::: Exercise materials

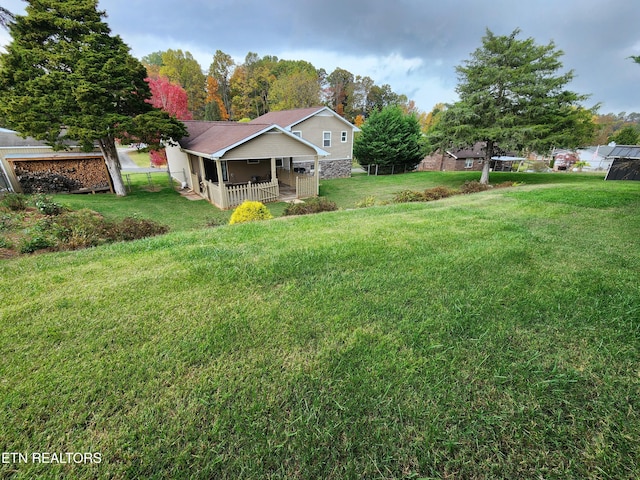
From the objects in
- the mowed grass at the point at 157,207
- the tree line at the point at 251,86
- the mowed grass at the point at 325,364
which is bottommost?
the mowed grass at the point at 157,207

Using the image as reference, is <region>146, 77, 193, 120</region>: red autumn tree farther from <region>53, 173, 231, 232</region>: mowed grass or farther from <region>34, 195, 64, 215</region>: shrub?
<region>34, 195, 64, 215</region>: shrub

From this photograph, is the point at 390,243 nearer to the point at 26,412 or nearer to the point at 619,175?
the point at 26,412

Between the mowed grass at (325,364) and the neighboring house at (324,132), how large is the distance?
17.0m

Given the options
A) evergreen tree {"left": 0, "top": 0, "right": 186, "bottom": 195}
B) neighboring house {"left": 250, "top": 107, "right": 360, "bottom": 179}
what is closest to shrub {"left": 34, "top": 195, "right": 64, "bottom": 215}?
evergreen tree {"left": 0, "top": 0, "right": 186, "bottom": 195}

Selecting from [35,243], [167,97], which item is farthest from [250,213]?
[167,97]

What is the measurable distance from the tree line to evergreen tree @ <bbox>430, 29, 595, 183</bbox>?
20.7m

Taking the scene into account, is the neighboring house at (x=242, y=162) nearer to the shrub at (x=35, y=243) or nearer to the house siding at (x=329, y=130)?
the house siding at (x=329, y=130)

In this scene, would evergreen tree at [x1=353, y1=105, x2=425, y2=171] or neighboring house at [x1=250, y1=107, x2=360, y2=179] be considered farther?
evergreen tree at [x1=353, y1=105, x2=425, y2=171]

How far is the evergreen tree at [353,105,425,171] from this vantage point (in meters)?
24.7

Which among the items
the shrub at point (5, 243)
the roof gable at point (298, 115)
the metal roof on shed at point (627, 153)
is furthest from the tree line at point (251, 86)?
the shrub at point (5, 243)

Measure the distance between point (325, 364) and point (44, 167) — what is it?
62.0ft

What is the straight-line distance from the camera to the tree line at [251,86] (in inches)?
1527

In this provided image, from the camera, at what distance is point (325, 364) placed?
218cm

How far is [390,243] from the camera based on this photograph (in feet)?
14.8
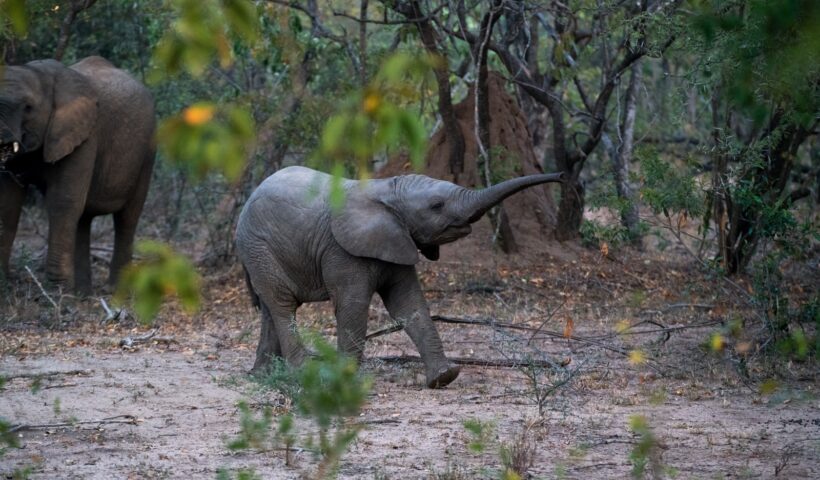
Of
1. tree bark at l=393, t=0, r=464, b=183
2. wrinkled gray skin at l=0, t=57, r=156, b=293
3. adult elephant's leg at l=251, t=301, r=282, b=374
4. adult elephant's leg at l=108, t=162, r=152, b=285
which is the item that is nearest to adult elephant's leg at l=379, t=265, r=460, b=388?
adult elephant's leg at l=251, t=301, r=282, b=374

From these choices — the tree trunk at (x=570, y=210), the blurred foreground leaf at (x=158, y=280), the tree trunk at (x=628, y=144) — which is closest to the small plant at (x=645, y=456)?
the blurred foreground leaf at (x=158, y=280)

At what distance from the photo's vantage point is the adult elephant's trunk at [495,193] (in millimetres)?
7836

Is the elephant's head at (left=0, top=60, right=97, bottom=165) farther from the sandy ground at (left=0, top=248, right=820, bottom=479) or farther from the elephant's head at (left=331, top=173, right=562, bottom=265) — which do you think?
the elephant's head at (left=331, top=173, right=562, bottom=265)

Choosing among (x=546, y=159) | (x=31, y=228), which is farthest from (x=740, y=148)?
(x=31, y=228)

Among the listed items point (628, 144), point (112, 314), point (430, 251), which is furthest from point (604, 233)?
point (112, 314)

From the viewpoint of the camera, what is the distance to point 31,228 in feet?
57.8

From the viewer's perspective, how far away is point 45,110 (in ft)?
41.1

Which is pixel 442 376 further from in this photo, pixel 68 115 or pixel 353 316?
pixel 68 115

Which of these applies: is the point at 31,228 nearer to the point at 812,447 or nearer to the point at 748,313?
the point at 748,313

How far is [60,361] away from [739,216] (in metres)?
6.71

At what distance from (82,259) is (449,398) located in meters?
6.98

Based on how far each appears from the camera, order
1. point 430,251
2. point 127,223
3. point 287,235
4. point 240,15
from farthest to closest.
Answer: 1. point 127,223
2. point 287,235
3. point 430,251
4. point 240,15

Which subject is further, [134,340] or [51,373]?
[134,340]

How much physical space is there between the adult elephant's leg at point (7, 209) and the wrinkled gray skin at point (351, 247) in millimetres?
4726
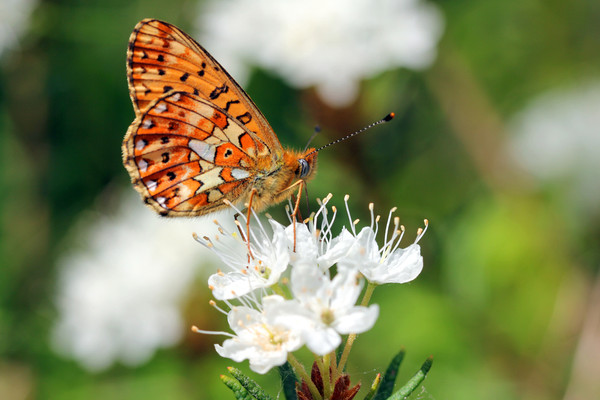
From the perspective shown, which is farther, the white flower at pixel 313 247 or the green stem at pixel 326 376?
the white flower at pixel 313 247

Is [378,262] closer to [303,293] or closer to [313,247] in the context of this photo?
[313,247]

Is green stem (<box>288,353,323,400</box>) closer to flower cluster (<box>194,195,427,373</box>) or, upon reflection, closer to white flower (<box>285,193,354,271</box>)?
flower cluster (<box>194,195,427,373</box>)

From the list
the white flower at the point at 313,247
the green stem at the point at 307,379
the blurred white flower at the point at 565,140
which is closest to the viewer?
the green stem at the point at 307,379

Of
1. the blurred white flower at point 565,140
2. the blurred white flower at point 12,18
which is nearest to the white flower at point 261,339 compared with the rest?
the blurred white flower at point 565,140

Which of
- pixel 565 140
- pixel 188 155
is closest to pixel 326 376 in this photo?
pixel 188 155

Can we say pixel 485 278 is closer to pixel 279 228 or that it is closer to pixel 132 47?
pixel 279 228

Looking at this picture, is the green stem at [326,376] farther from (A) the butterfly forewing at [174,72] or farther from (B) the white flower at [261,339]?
(A) the butterfly forewing at [174,72]

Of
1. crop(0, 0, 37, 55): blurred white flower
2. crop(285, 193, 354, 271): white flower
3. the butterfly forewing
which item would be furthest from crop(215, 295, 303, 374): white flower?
crop(0, 0, 37, 55): blurred white flower
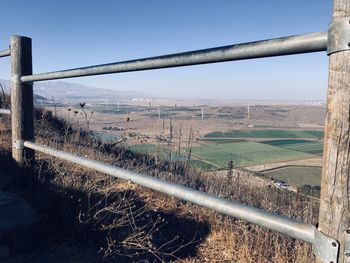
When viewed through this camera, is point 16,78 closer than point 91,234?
No

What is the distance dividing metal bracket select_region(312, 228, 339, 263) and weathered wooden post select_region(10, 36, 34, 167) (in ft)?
7.65

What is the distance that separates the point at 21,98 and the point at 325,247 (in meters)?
2.38

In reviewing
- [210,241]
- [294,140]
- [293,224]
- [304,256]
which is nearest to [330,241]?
[293,224]

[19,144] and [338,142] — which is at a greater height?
[338,142]

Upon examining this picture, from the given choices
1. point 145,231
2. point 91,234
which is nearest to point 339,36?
point 91,234

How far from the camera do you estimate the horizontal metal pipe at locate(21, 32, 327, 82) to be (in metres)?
0.95

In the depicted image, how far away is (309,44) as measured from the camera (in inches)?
37.3

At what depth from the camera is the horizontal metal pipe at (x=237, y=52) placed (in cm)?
95

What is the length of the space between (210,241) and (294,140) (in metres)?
19.3

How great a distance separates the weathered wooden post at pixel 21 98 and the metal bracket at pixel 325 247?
233 centimetres

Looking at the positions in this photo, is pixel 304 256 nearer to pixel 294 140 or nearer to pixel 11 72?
pixel 11 72

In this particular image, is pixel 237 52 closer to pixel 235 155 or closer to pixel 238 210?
pixel 238 210

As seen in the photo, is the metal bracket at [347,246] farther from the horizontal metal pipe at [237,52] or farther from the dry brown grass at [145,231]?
the dry brown grass at [145,231]

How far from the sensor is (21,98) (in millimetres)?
2691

::::::

Look above for the line that holds "How great a", then copy it and each line after it exactly, through the last line of the data.

* Result of the exercise *
How great a distance separates the weathered wooden post at pixel 21 98 and the metal bracket at pixel 325 247?
233 centimetres

Looking at the positions in this photo, is pixel 304 256 nearer to pixel 294 140 or nearer to pixel 11 72?
pixel 11 72

In this particular image, is pixel 237 52 closer to pixel 235 155 or closer to pixel 238 210?
pixel 238 210

As seen in the photo, is the metal bracket at [347,246] farther from the horizontal metal pipe at [237,52] or farther from the dry brown grass at [145,231]?
the dry brown grass at [145,231]

How far from the sensor is (21,98) (in millimetres)?
2691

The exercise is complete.